The Old Age Security (OAS) pension is a taxable monthly payment from the Canadian Government to eligible seniors over the age of 65.
Eligibility for OAS include the following:
- You must be at least 65 years of age.
- If living in Canada: You must be a Canadian citizen or legal resident and must have lived in Canada for at least 10 years since you turned 18.
- If living outside Canada: You must have been a Canadian citizen or legal resident before you left Canada and must have resided in Canada for at least 20 years since you turned 18.
The current maximum monthly basic OAS payment as of the October to December 2021 quarter is $635.26. When your net income exceeds the income threshold set by the government, the OAS paid to you becomes subject to a clawback (or Recovery Tax as its officially referred to). The income threshold amount is updated every year.
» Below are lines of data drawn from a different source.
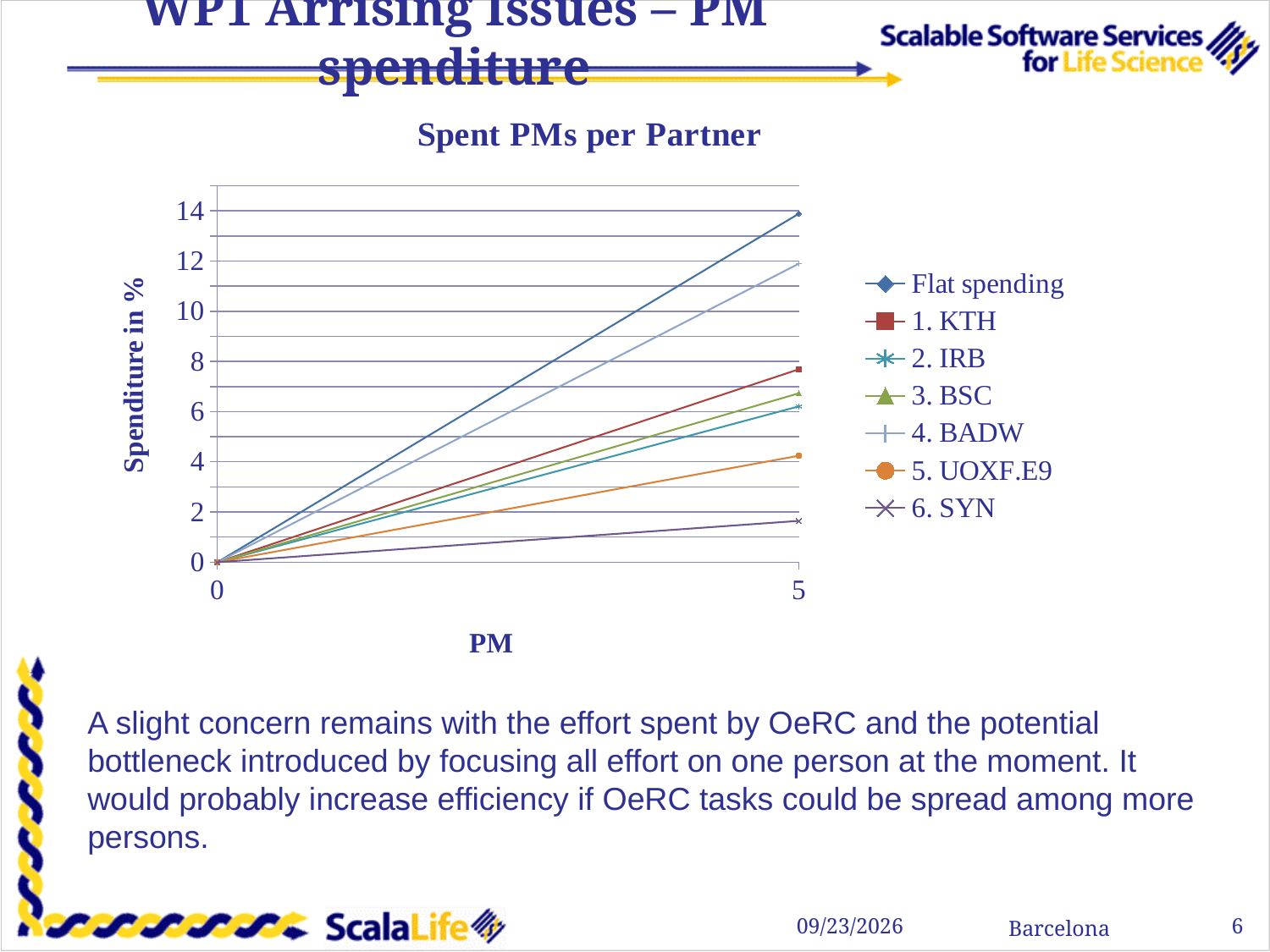
Which series has the highest value at PM = 5? Flat spending Is the value for 4. BADW at PM = 5 greater or less than 10? greater What kind of chart is shown on the slide? line chart Is the value for 1. KTH at PM = 5 greater or less than 8? less Which series has the lowest value at PM = 5? 6. SYN Which is larger at PM = 5, the value for 1. KTH or the value for 5. UOXF.E9? 1. KTH What is the label of the y axis of the chart? Spenditure in % Do the values for 4. BADW rise or fall as PM increases from 0 to 5? rise How many series does the legend of the chart list? 7 Is the value for 6. SYN at PM = 5 greater or less than 2? less What is the title of the chart? Spent PMs per Partner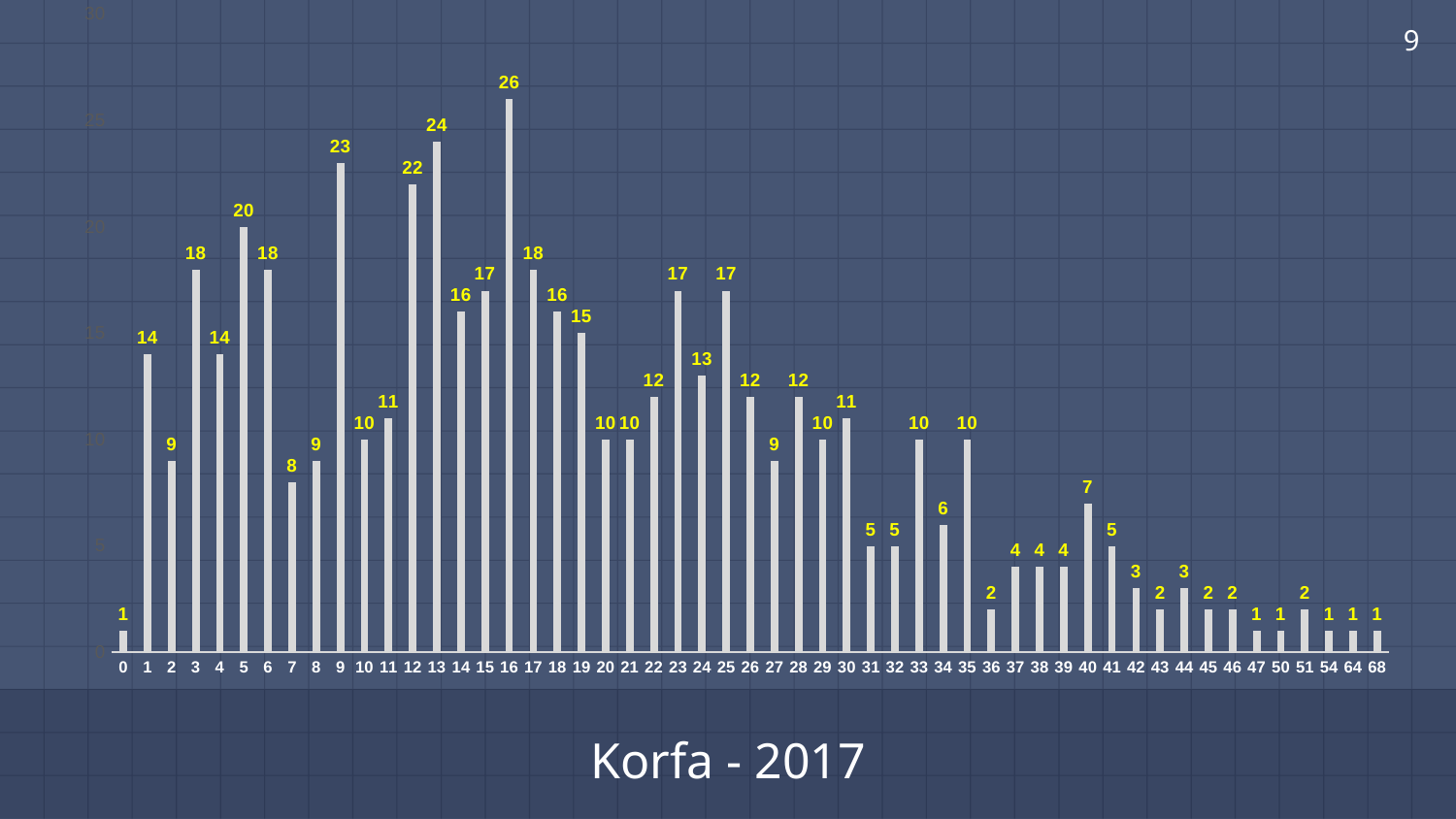
What is the difference between the values for category 13 and category 12? 2 What is the value for category 9? 23 What is the value for category 40? 7 What is the difference between the values for category 16 and category 5? 6 Which is larger, the value for category 23 or the value for category 24? category 23 Which is larger, the value for category 34 or the value for category 33? category 33 What type of chart is shown on the slide? bar chart Which category has the highest value? 16 What is the title of the chart? Korfa - 2017 How many categories are shown on the x axis? 53 What is the value for category 16? 26 What is the lowest value shown in the chart? 1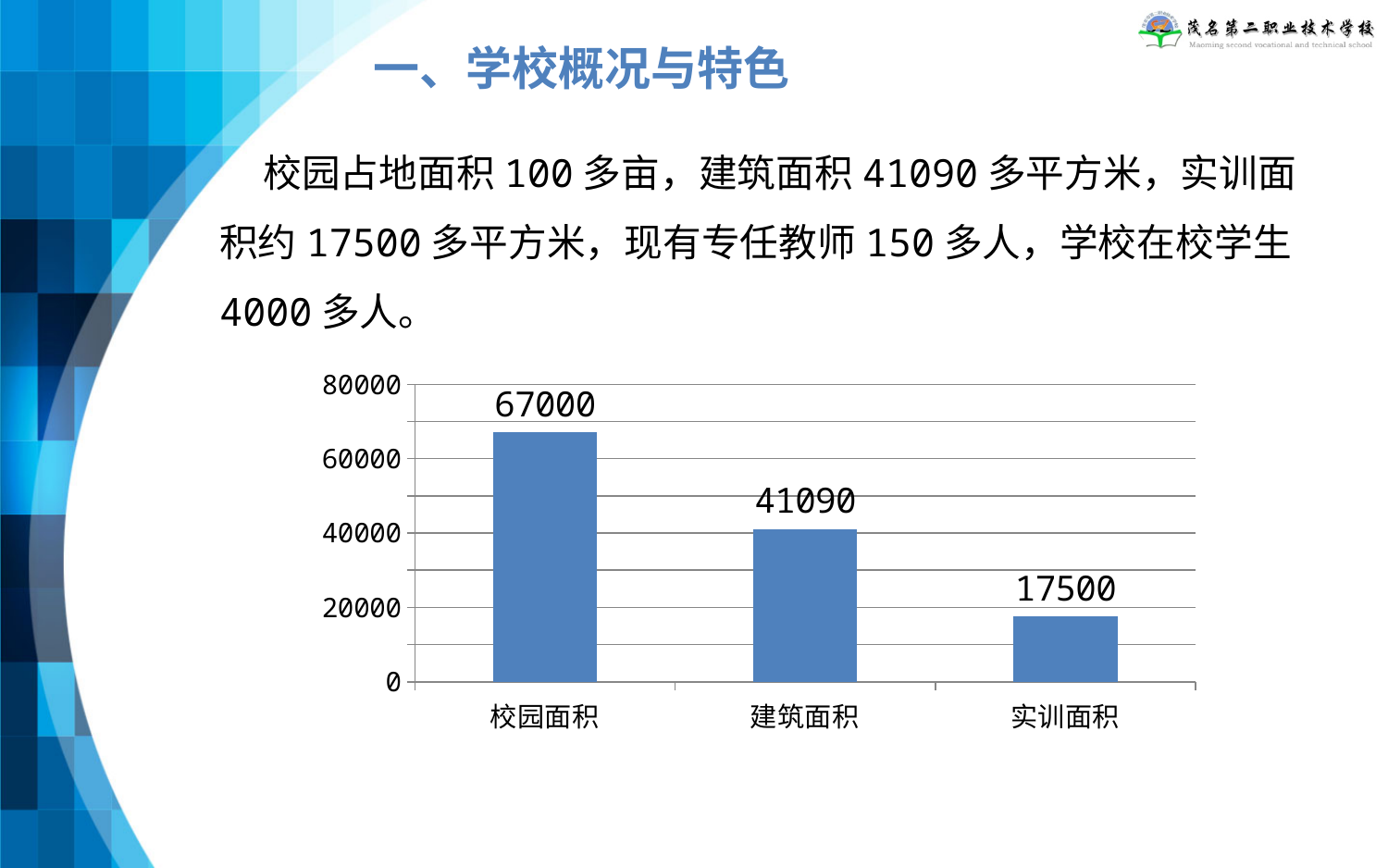
What is the value for 建筑面积? 41090 What is the difference between the values for 校园面积 and 建筑面积? 25910 What kind of chart is shown on the slide? bar chart Which category has the highest value? 校园面积 Which is larger, the value for 建筑面积 or the value for 实训面积? 建筑面积 Is the value for 建筑面积 greater or less than 40000? greater How many categories are shown in the chart? 3 What is the difference between the values for 建筑面积 and 实训面积? 23590 Which category has the lowest value? 实训面积 Do the values rise or fall from left to right along the x axis? fall What is the value for 校园面积? 67000 What is the value for 实训面积? 17500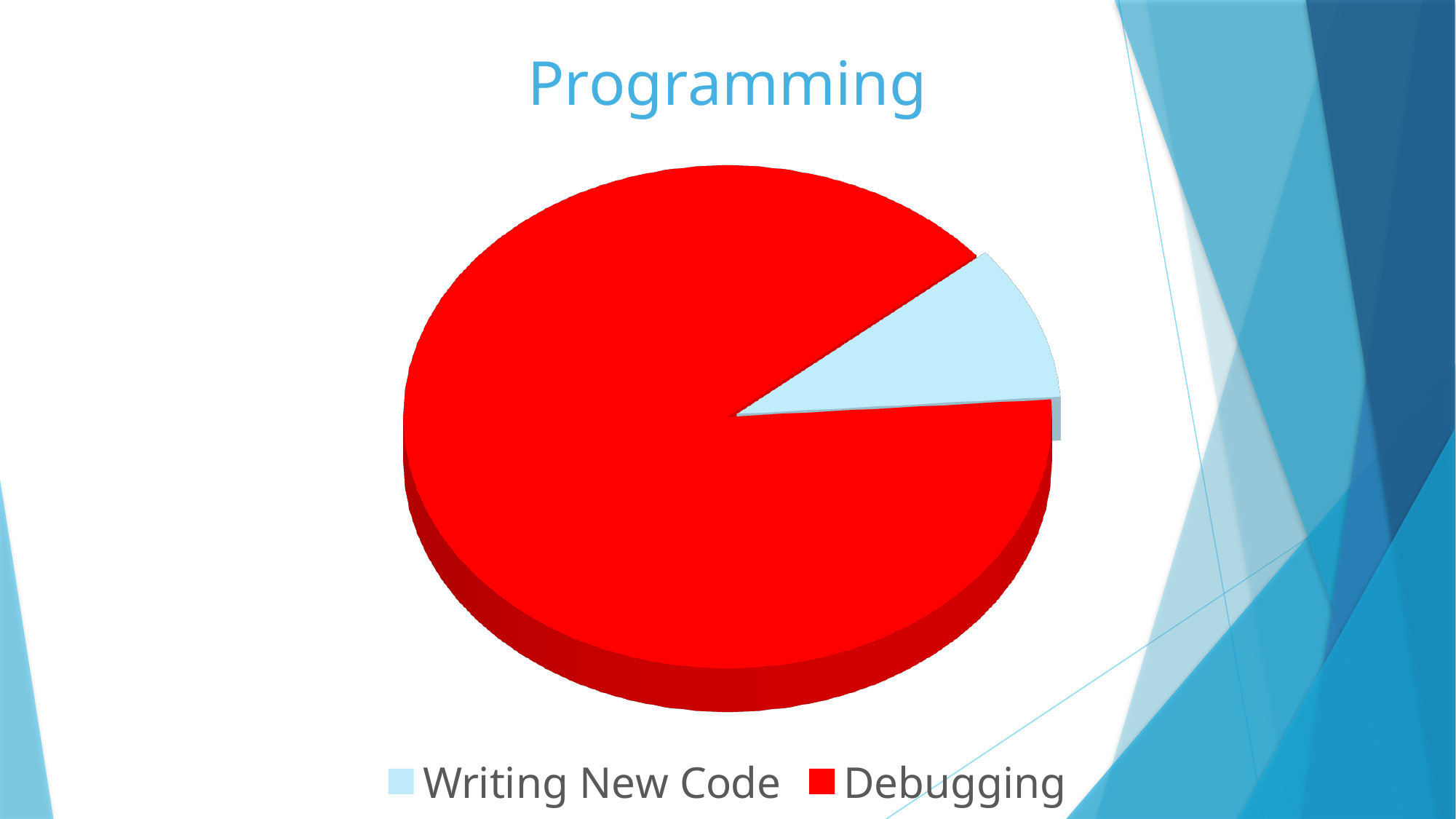
Which slice is the smallest in the pie chart? Writing New Code Which slice is the largest in the pie chart? Debugging What colour is the Debugging slice? red How many entries does the legend list? 2 What is the title of the chart? Programming Which legend entry is shown in light blue? Writing New Code How many slices does the pie chart have? 2 Which is larger, the Debugging slice or the Writing New Code slice? Debugging What kind of chart is shown on the slide? pie chart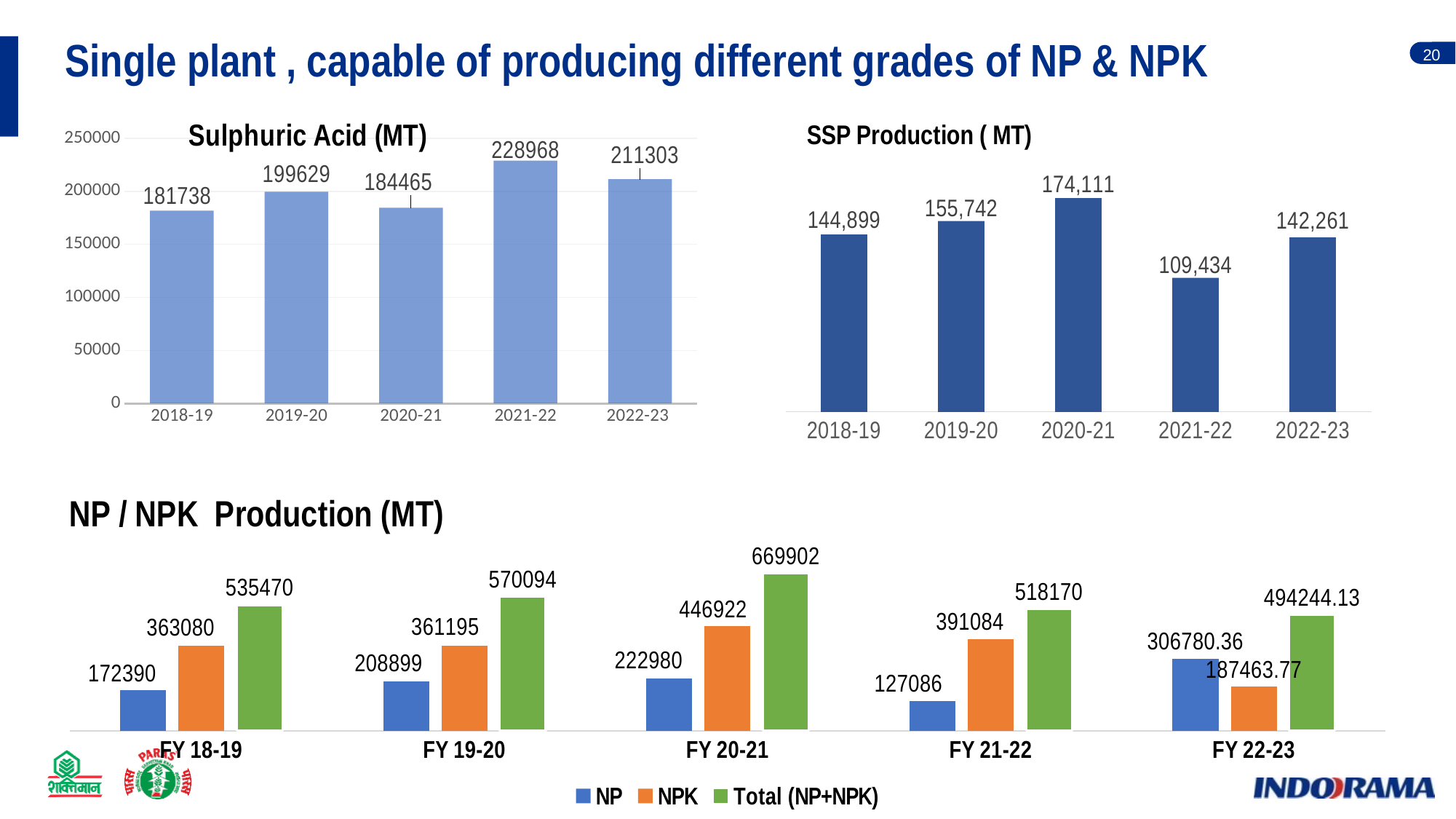
In the NP / NPK Production (MT) chart, how many series does the legend list? 3 In the Sulphuric Acid (MT) chart, what is the value for 2021-22? 228968 In the Sulphuric Acid (MT) chart, what is the difference between the 2021-22 and 2022-23 values? 17665 In the NP / NPK Production (MT) chart, what is the NPK value for FY 20-21? 446922 In the SSP Production ( MT) chart, what is the value for 2021-22? 109,434 What kind of chart is the Sulphuric Acid (MT) chart? bar chart In the Sulphuric Acid (MT) chart, which year has the lowest value? 2018-19 In the SSP Production ( MT) chart, which year has the highest value? 2020-21 In the NP / NPK Production (MT) chart, what is the Total (NP+NPK) value for FY 22-23? 494244.13 In the NP / NPK Production (MT) chart, which fiscal year has the highest Total (NP+NPK) value? FY 20-21 In the SSP Production ( MT) chart, is the value for 2019-20 larger or smaller than the value for 2022-23? larger In the Sulphuric Acid (MT) chart, how many years are shown? 5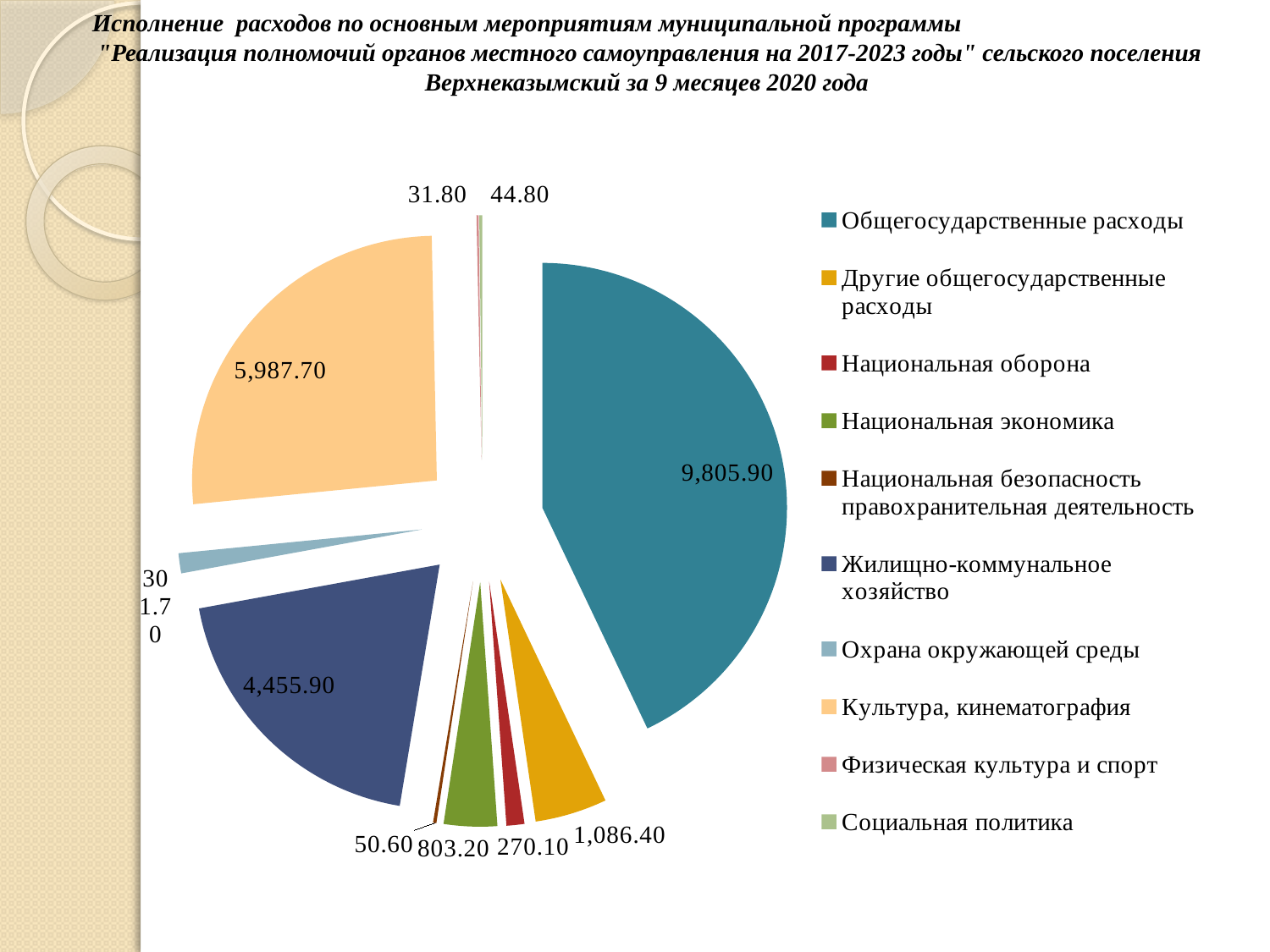
What is the value shown for Культура, кинематография? 5,987.70 What is the value shown for Национальная экономика? 803.20 What is the value shown for Национальная оборона? 270.10 What is the value shown for Общегосударственные расходы? 9,805.90 Which category has the largest slice of the pie? Общегосударственные расходы How many entries does the legend list? 10 What is the difference between the values for Общегосударственные расходы and Культура, кинематография? 3,818.20 What is the value shown for Жилищно-коммунальное хозяйство? 4,455.90 What kind of chart is shown on the slide? Pie chart What is the difference between the values for Другие общегосударственные расходы and Национальная экономика? 283.20 What is the value shown for Другие общегосударственные расходы? 1,086.40 Which is larger: Культура, кинематография or Жилищно-коммунальное хозяйство? Культура, кинематография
OAS clawback results in a reduction of OAS benefits by 15 cents for every $1 above the threshold amount and is essentially an additional 15% tax.
Ways to Minimize the OAS Clawback
- Prioritize Your TFSAs
- Income from savings and/or investment in a Tax-Free Savings Account (TFSA) is tax free. Ensuring you maximize your TFSA accounts will allow you to draw income as required without impacting the OAS clawback
- Analyze Your Sources of Income
- Income derived from non-registered accounts are treated differently for tax purposes. For example, interest income is fully taxable, while 50% of capital gains are taxable. If your investment income is taxable, then this could push you over the income threshold for OAS
- Early RRSP Withdrawal
- If you know that you will have lower periods of income before age 65, consider withdrawing funds before you start your OAS payments. Funds withdrawn from your RRSP can be re-invested in a non-registered account or a TFSA
- Defer OAS/CPP
- OAS payments can be deferred until age 70, which increases the monthly benefit amount by 36%. If you are planning to have higher income between the ages of 65 and 70, this will defer any clawbacks
- Leverage Your Investing
- If you borrow to invest, the interest paid may be deductible and lower your overall taxable investment income
- Realize Capital Gains Early
- If you are planning on making any large sales of property, consider doing this before age 65 ot 70
- For Your RRIF, Utilize the Younger Spouse’s Age
- This strategy will lower your annual withdrawal requirements and lower your overall net income for OAS calculations
- RRSP Contributions
- You can lower your taxable income by making contributions to your RRSP or your spouse’s RRSP if you are over 71, but they are younger. This will lower your taxable income
- Income Splitting
- Splitting of pension and other income such as Registered Retirement Income Funds (RRIF), annuity payments, and CPP pension sharing between spouses can lower individual income for either spouse and help them limit or avoid OAS clawbacks.